I must admit, I can see some fiscal benefits for a country not allowing poor people in, but this practice raises some very deep ethical problems: What right do we have to do this?
If someone is born poor in Laredo, Texas, we take responsibility for them as a US citizen. Maybe we don’t treat them particularly well (that is Texas, after all), but we do give them access to certain basic services, such as emergency services, Medicaid, TANF and SNAP. They are allowed to vote, own property, and even hold office in the United States. But if that same person were born in Nuevo Laredo, Tamaulipas—literally less than a mile away, right across the river—they would receive none of these benefits. They would not even be allowed to cross the river without a passport and a visa.
In some ways the contrast is even more dire if we consider a more liberal US state. A poor person born in Chula Vista, California has access to the full array of California services; Medi-Cal is honestly something close to a single-payer healthcare system, though the full morass of privatized US healthcare is layered on top of us. Then there is CalWORKS, CalFresh, and so on. But the same person born in Tijuana, Baja California would get none of these benefits.
They could be the same person. They could look the same and have essentially the same culture—even the same language, given how many Californians speak Spanish and how many Mexicans speak English. But if they were born on the other side of a river (in Texas) or even an arbitrary line (in California), we treat them completely differently. And then to add insult to injury, we won’t even let them across, not in spite, but because of how poor and desperate they are. If they were rich and educated, we’d let them come across—but then why would they need to?
“Give me your tired, your poor, your huddled masses yearning to breathe free”?
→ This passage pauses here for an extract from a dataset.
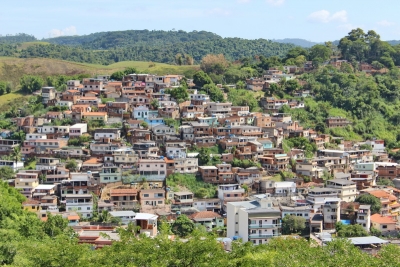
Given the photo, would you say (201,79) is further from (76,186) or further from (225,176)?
(76,186)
Some restrictions may apply.
Economists talk often of “trade barriers”, but in real terms we have basically removed all trade barriers in goods. Yes, there are still some small tariffs, and the occasional quota here and there—and these should go away too, especially the quotas, because they don’t even raise revenue—but in general we have an extremely globalized economy in terms of goods. The same complex product, like a car or a smartphone, is often made of parts from a dozen countries.
But when it comes to labor, we are still living in a protectionist world. Crossing borders to work is difficult, time-consuming, and above all, expensive. This dramatically reduces opportunities for workers to move where their labor is most valued—which hurts not only them, but also anyone who would employ them or buy products made by them. The poorest people are those who stand to gain the most from crossing borders, and they are precisely the ones that we work hardest to forbid.
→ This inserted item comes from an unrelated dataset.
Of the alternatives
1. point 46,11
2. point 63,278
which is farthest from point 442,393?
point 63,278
So let’s start with that, shall we? We can keep all this nonsense about passports, visas, background checks, and customs inspections. It’s probably all unnecessary and wasteful and unfair, but politically it’s clearly too popular to remove. Let’s just remove this: No more financial requirements or fees for work visas. If you want to come to another country to work, you have to go through an application and all that; fine. But you shouldn’t have to prove you aren’t poor. Poor people have just as much right to live here as anybody else—and if we let them do so, they’d be a lot less poor.